Task to carry out:
Reproduce, character for character, the stretch of the listing from the line containing "How large a distance" through the line containing "pixel 8 437 <", including both of those lines.

Information given:
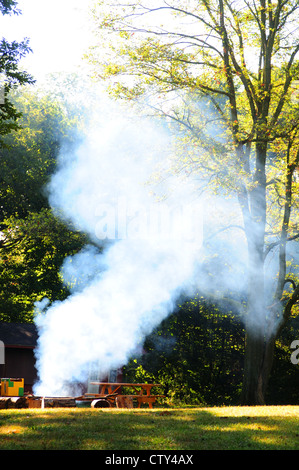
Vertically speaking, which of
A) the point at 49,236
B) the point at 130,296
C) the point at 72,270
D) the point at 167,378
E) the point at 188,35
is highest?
the point at 188,35

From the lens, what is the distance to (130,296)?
2023 cm

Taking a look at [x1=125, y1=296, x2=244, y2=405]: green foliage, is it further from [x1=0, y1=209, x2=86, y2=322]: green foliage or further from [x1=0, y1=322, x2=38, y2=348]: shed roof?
[x1=0, y1=209, x2=86, y2=322]: green foliage

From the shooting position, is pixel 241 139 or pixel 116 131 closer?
pixel 241 139

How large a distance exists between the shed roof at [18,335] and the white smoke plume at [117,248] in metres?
0.83

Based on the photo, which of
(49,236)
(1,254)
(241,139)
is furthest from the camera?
(1,254)

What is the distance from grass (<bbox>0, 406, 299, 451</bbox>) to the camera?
7219mm

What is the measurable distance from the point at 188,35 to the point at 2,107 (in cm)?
900

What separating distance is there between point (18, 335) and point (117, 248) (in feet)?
19.7

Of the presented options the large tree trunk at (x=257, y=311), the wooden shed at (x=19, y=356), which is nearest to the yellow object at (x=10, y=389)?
the wooden shed at (x=19, y=356)

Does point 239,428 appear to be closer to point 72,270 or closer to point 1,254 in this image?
point 72,270

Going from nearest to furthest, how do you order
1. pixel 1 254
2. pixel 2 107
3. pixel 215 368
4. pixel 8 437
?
pixel 8 437 < pixel 2 107 < pixel 215 368 < pixel 1 254

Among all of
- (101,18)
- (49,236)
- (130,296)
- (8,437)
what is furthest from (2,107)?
(49,236)
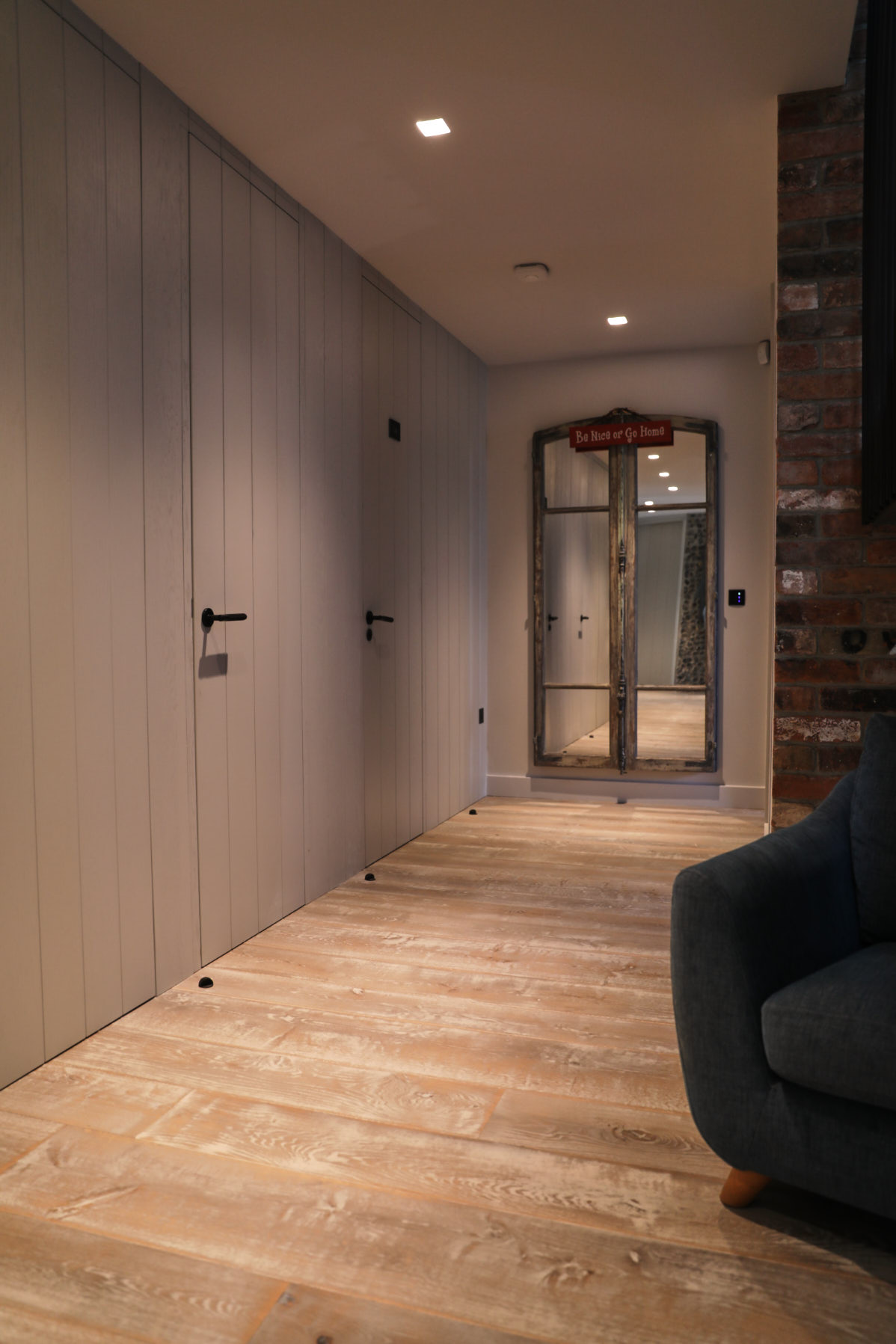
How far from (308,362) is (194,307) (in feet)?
2.47

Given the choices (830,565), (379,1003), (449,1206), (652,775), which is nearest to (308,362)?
(830,565)

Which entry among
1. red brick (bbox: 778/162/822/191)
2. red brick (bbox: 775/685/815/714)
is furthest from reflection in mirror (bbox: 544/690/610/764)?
red brick (bbox: 778/162/822/191)

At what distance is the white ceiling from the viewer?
8.25ft

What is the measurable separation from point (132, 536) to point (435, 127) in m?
1.70

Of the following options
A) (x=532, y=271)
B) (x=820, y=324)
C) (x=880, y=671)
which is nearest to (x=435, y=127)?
(x=532, y=271)

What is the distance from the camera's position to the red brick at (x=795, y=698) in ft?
8.70

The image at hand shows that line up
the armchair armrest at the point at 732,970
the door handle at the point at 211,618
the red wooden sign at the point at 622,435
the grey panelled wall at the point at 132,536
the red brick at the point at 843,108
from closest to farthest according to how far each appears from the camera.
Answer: the armchair armrest at the point at 732,970, the grey panelled wall at the point at 132,536, the red brick at the point at 843,108, the door handle at the point at 211,618, the red wooden sign at the point at 622,435

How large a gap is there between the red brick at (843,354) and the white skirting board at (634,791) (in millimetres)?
3279

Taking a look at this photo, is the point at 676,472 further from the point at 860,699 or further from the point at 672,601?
the point at 860,699

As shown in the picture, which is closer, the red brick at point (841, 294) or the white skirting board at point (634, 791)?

Solution to this task:
How large a distance exists between the shed roof at [18,335] and the white smoke plume at [117,248] in metres?
0.83

Based on the photo, which of
(49,236)
(1,254)
(241,139)
is furthest from the camera?
(1,254)

What is the distance from grass (<bbox>0, 406, 299, 451</bbox>) to the camera?
7219mm

What is the measurable distance from the point at 188,35 to the point at 2,107 (in cm)?
900

What separating distance is there between point (18, 335) and point (117, 248) (in feet)?
19.7

Of the presented options the large tree trunk at (x=257, y=311), the wooden shed at (x=19, y=356), which is nearest to the yellow object at (x=10, y=389)?
the wooden shed at (x=19, y=356)

Does point 239,428 appear to be closer to point 72,270 or closer to point 1,254 in this image?
point 72,270

Going from nearest to furthest, how do you order
1. pixel 1 254
2. pixel 2 107
3. pixel 215 368
4. pixel 8 437
?
pixel 8 437 < pixel 2 107 < pixel 215 368 < pixel 1 254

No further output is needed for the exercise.